Hyperparameter Tuning (W&B Sweeps)

DantinoX natively supports automated hyperparameter search using Weights & Biases (W&B). The search relies on a Bayesian optimization strategy designed to minimize the validation loss (val_loss) by efficiently exploring architectural and training configurations.

To launch a sweep, use the provided configuration.

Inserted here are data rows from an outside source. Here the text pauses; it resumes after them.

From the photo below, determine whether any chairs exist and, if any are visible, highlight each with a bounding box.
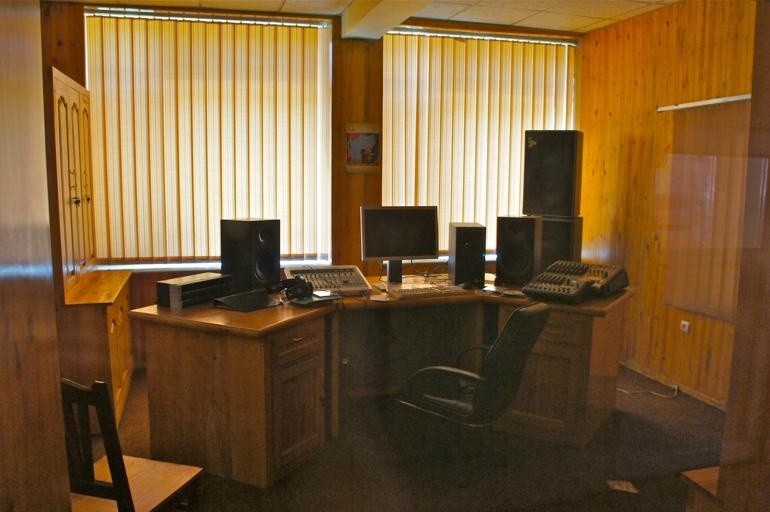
[383,298,553,485]
[60,380,205,512]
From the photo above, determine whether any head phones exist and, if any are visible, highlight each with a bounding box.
[281,275,313,301]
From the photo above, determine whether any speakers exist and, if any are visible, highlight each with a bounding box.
[522,129,582,217]
[494,216,535,285]
[448,222,487,289]
[534,213,583,281]
[220,217,281,290]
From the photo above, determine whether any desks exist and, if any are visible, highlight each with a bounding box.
[128,272,634,493]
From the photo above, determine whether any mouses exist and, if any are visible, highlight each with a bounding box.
[460,281,473,291]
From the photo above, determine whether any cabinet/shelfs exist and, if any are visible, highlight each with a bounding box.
[43,65,133,435]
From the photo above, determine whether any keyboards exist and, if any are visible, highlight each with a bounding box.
[390,283,466,299]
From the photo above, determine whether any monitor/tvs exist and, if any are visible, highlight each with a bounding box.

Sweep Configuration (sweep.yaml)

program: train_sweep.py
method: bayes
metric:
  name: val_loss
  goal: minimize
parameters:
  epochs:
    values: [12, 16, 20, 24]
  optimizer:
    values: ["adamw", "adafactor", "lion"]
  tokenizer_type:
    values: ["char", "bpe"]
  max_context:
    values: [256, 512]
  weight_tying:
    values: [true, false]
  dropout_rate:
    values: [0.0, 0.1, 0.15]
  lr:
    distribution: log_uniform_values
    min: 0.0001
    max: 0.005
  batch_size:
    values: [16, 32, 64]
  grad_accum:
    values: [2, 4, 8]
  warmup_steps:
    values: [50, 100, 200]
  dim:
    values: [256, 512]
  num_blocks:
    values: [4, 8, 12]
  kv_heads:
    values: [2, 4]
  use_moe:
    values: [true, false]
  n_experts:
    values: [4]
  top_k_mlp:
    values: [1, 2]
  expansion:
    values: [2, 4]
  alpha_balance:
    distribution: uniform
    min: 0.01
    max: 0.15
  sliding_window:
    values: [true, false]
  context_window:
    values: [32, 64, 128]
  no_sink:
    values: [true, false]
  pos_encoding:
    values: ["rotary", "absolute"]
command:
  - ${env}
  - python
  - ${program}
  - ${args}

Execution

Initialize the sweep and start the agent:

wandb sweep sweep.yaml
wandb agent <USERNAME/PROJECT/SWEEP_ID>

⚠️ Technical Note on Grouped Query Attention (GQA): > To prevent tensor shape mismatches and XLA compilation crashes during the automated search, the total number of query heads (n_heads) and head dimensions (head_size) are dynamically calculated inside train_sweep.py based on the selected dim and kv_heads. This ensures that the attention projections remain mathematically consistent across all Bayesian trials.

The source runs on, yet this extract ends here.